Consumer of Soil Data

Author

Paul van Genuchten

Published

November 10, 2022

In each of the articles we aim to describe the producer and consumer aspect of a topic. However in many cases we mainly describe the producer aspect. On this page we provide some specific consumer guidance and reference a number of articles which have explicit sections on the consumer aspect of discovering, accessing and assimilating Soil Data.

Consuming and assimilating soil data has various challenges.

Below some guidance on how to face some of these challenges:

Discovery of data

Some guidance on locating soil data sources.

Multiple source data models

INSPIRE provides guidance on how to indicate in metadata the level of harmonisation of the service.
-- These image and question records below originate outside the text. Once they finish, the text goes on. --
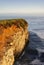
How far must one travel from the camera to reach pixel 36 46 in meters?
43.3

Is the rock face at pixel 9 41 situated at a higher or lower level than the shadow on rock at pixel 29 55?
higher

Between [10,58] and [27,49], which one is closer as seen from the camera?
[10,58]

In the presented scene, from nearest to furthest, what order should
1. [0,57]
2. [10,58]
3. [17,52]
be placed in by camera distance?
[0,57]
[10,58]
[17,52]

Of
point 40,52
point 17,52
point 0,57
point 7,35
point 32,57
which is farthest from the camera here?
point 40,52

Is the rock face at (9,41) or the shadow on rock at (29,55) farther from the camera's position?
the shadow on rock at (29,55)

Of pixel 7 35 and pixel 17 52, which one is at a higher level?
pixel 7 35

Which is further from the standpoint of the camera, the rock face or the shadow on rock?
the shadow on rock

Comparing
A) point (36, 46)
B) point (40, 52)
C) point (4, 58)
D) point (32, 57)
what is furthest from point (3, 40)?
point (36, 46)

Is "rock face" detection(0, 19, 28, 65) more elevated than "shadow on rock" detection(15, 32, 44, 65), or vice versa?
"rock face" detection(0, 19, 28, 65)

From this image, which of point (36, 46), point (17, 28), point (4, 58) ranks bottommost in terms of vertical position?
point (36, 46)

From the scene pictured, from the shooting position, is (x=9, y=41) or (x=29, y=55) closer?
(x=9, y=41)

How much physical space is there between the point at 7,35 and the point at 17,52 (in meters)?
4.38

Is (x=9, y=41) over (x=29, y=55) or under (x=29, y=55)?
over

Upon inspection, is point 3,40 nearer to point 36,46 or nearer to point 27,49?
point 27,49
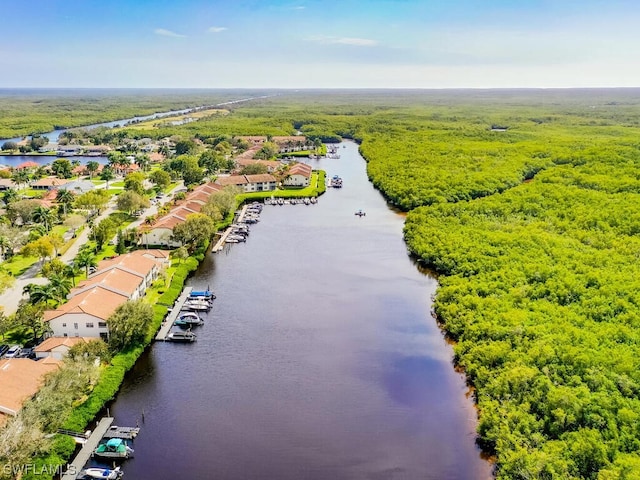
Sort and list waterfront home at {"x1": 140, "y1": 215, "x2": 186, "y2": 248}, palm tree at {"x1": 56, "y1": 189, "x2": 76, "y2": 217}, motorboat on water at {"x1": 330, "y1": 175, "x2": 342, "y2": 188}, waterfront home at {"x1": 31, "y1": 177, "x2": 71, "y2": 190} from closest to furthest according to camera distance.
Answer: waterfront home at {"x1": 140, "y1": 215, "x2": 186, "y2": 248} < palm tree at {"x1": 56, "y1": 189, "x2": 76, "y2": 217} < waterfront home at {"x1": 31, "y1": 177, "x2": 71, "y2": 190} < motorboat on water at {"x1": 330, "y1": 175, "x2": 342, "y2": 188}

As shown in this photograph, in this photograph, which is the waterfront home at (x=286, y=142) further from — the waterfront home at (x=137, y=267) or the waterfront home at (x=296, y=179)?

Unfortunately this feature is not broadly adopted yet, many data providers provide non harmonised data without indicating it as such.

In case data is provided using the INSPIRE Soil Model you can use Hale Studio to import gml to an alternative datamodel.

Because INSPIRE Soil is based on the Observations and Measurements model, it is possible to publish soil data using a SOS or SensorThings API. At this moment there are no known implementations of SOS or STA to provide Soil data. I’m not aware of procedures to download full datasets from a sensor service and transform them, but the use case may not be relevant to sensor data. A multitude of sensor clients is available to interact directly with Sensor Services, providing the options to filter the results and extract only the relevant data for a use case.

Importing WFS data

Because a single INSPIRE Soil dataset consists of multiple featuretypes (plots, profiles, horizons, observations, …) requesting the full dataset is not possible using a single WFS GetFeature request. Instead a client should consult the service capabilities to evaluate which featuretypes are available and iterate over each of them.

INSPIRE mandates the availability of a stored query on any WFS which is able to download the full dataset in a single request. This is by far the easiest option to download a dataset. However consider that this option is not provided by some providers.

The GDAL utility supports GMLAS (GML Application Schema) and is able to import gml from WFS and store it in for example a database. See the GDAL recipe for an example. Hale studio is also able to import data from a WFS.

!!! note

If you open a rich INSPIRE WFS service in QGIS, you will get unexpected results. In some cases QGIS will be able to extract a geometry and display the layer, but in other cases it will open each featuretype as a table (without geometry). Links between layers and tables are not imported. A [GMLAS plugin](https://plugins.qgis.org/plugins/gml_application_schema_toolbox/) (based on the GDAL GMLAS functionality) has been developed in 2016, but adoption has been low and the project seems currently unmaintained.

Code list mappings

Common codelists are stored on the INSPIRE registry, or common registries such as Agrovoc or Gemet. If a value needs to be registered which is not in those registries, organisations have the option to publish an extended version of the code list locally. Code list values are typically provided as a URI referencing the concept in a registry.

The soil model has various codelists. Important codelists are the (WRB) soil clasification, the observed soil property and the methods used in the laboratory. It is important to understand if the method used impacts the measured value. For example there are various methods to measure pH, which each give a specific value. Pedo transfer functions exist to recalculate the value based on the method used. Prior to applying a pedo transfer function, you have to map the codelist from the remote dataset to the code list used locally. Some cases can exist:

  • Both datasets reference the same value from a common code list
  • The dataset references a remote concept, but it matches with a concept used locally
  • The dataset references a remote concept, but no local representation exists for the concept
  • No information exists on the concept used

Option 1 is optimal, option 2 requires a mapping table (a suggestion can be made to include the concept on the inspire registry), option 3 and 4 are problematic, these cases should be decided on case by case. Hale studio includes an option to provide mapping tables to map codelist values.